Sri Lanka can forge lasting peace with the Tamil Tigers and propel its economy to double-digit growth if its two main parties join forces, former prime minister and presidential hopeful Ranil Wickremesinghe said on Saturday.
Right-of-centre market favourite Wickremesinghe is set to go head-to-head with Prime Minister Mahinda Rajapakse for the presidency in a November 17 vote seen as too close to call, and says broad political consensus is the key to a deal with the feared Liberation Tigers of Tamil Eelam (LTTE).
"Sri Lanka can take off in the next 6 to 7 years. This is why I'm anxious the two main parties should get together," Wickremesinghe told Reuters in his first election interview between rally stops at this beach resort on Sri Lanka's palm-lined, tsunami-battered south coast.

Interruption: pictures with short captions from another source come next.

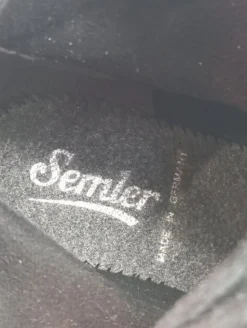 Schnürschuhe Größe 42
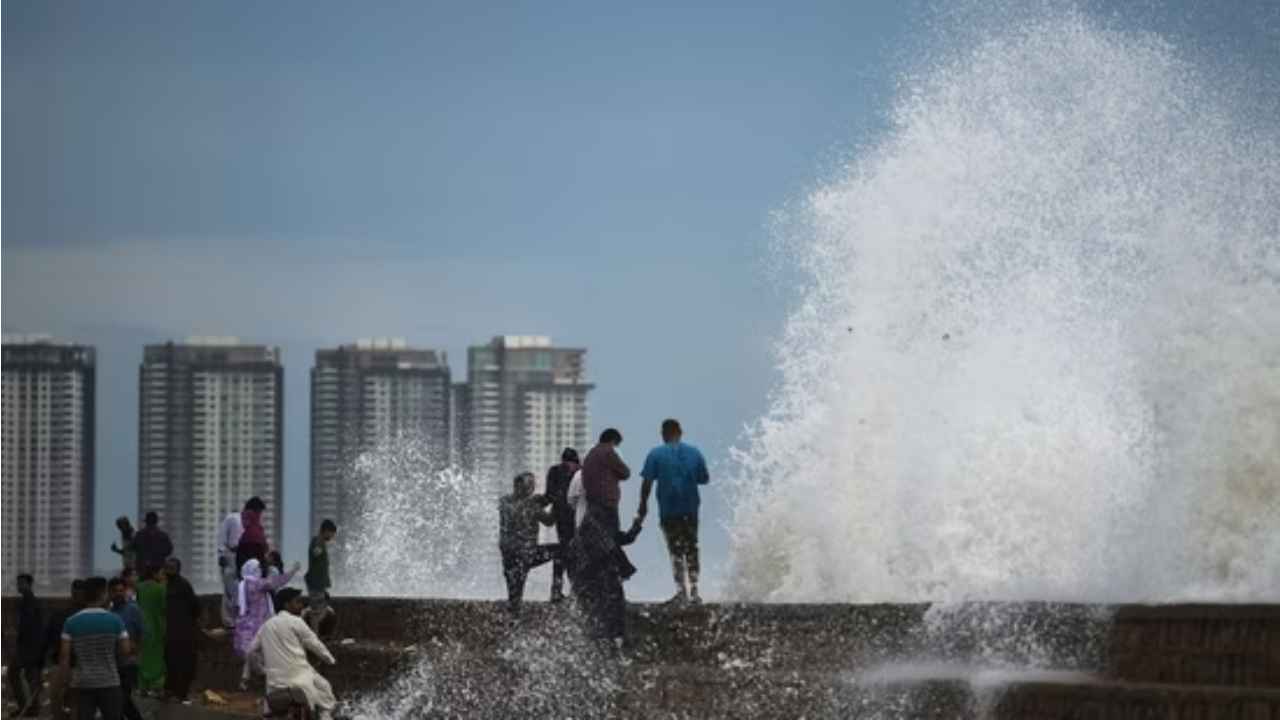 Cyclone Biparjoy likely to make landfall near Saurashtra and Kutch, evacuation process underway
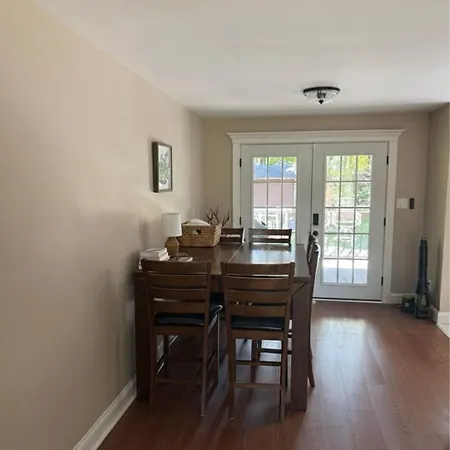 Holiday home 5br Near Uptown Charlotte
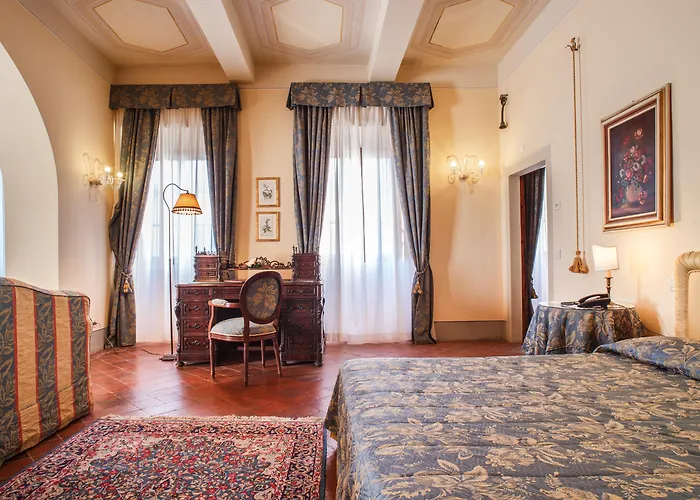 Palazzo Leopoldo Dimora Storica & Spa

"Not (just) for the sake of peace but also to have an agenda for 20 years so that there will be certainty as far as investors and the average citizens of our country are concerned," he said.
Wickremesinghe, who brokered Sri Lanka's 2002 truce with the rebels while serving as prime minister, has proposed an alliance between his United National Party and outgoing President Chandrika Kumaratunga's ruling Sri Lanka Freedom Party (SLFP).
"The basic principle in politics is that before you cut a deal with the LTTE, you have to cut a deal with the SLFP," he said.
Sri Lanka's protracted peace process is at its lowest ebb since the cease-fire, and how to permanently end a two-decade war that has killed over 64,000 people is a central election issue.
Wickremesinghe is seen as the best placed candidate to reach a deal and the local stock market has soared in recent weeks on expectations he will win.
Rajapakse is also campaigning on a ticket of peace and the economy, but he has sealed election pacts with hard-line Marxists and Buddhist monks who demand a tough line in any peace bid with the Tigers and are scaring off moderate voters.
Sri Lanka's economic prospects are directly tied to peace. With the $20 billion economy creaking under the strain of high international oil prices and double-digit inflation, whoever wins must cope with hundreds of thousands of tsunami and war displaced who need new homes and jobs.
Wickremesinghe last month pitched a populist manifesto peppered with subsidies in a major policy shift to target the masses who voted his government out in 2004.
He pledged to create 3 million jobs and double economic growth to 10 percent a year for a decade, and is banking on foreign investment more than tripling to $1 billion a year to meet his growth target.